In the final steps of our procedure to update our web application’s data storage schema, the deployment of new application code that coincided with the schema migration failed our canary deploy tests and the deployment was canceled. However, the schema versioning information, which is used to instruct the web application hosts of the appropriate schema cache fileset to use for rebuilding data models, had been updated. This left our application in an inconsistent state since the versioning information referenced a schema that was no longer available. The impacted hosts experienced elevated system resource usage and other adverse effects.

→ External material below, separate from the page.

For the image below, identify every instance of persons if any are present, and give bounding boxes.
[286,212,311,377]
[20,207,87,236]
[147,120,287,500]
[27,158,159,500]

Due to a miscommunication during the process of reverting the deployment, the schema version information was not reverted. Furthermore, the reversion was applied in such a way that it triggered a deploy to the entire fleet. This caused the same effects that were originally limited to the hosts included in the canary deploy to be exhibited fleet-wide, as the hosts began trying to rebuild data models without the updated schema cache, which would normally be generated during a schema migration.

Once these missteps were realized, the version information was reverted and the web application was restarted. This corrected the version mismatch between the recorded version information and the latest schema cache fileset on the hosts’ filesystems. Within minutes, PagerDuty finished working through the backlog of tasks that had accumulated in its event processing data pipeline, and our services fully recovered.

What Are We Doing About This?

Our approach to mitigating risk in the migration process is two-fold. First, we are improving our internal documentation around the process of schema migrations, including procedures for remedial actions to take when key steps in a migration do not succeed. Second, we are investigating ways to safely automate the final steps in the migration process, as well as safeguards against the condition that caused the service degradation in this incident.

Posted 3 months ago. Aug 31, 2018 - 18:40 UTC

Resolved
PagerDuty has recovered from the incident creation and notification delivery delays.
Posted 3 months ago. Aug 27, 2018 - 19:45 UTC
Update
Our event processing systems are in the process of recovering, but notification delivery is experiencing a minor delay related to the recovery.
Posted 3 months ago. Aug 27, 2018 - 19:37 UTC
Identified
We have identified the cause of the issue, and our remedial actions have helped us in mitigating the impact.
Posted 3 months ago. Aug 27, 2018 - 19:19 UTC
Investigating
PagerDuty is currently experiencing a delay in incident creation via email and Events API. We are aware of this and actively taking steps to mitigate the effect.
Posted 3 months ago. Aug 27, 2018 - 19:08 UTC
This incident affected: Events API and Notification Delivery.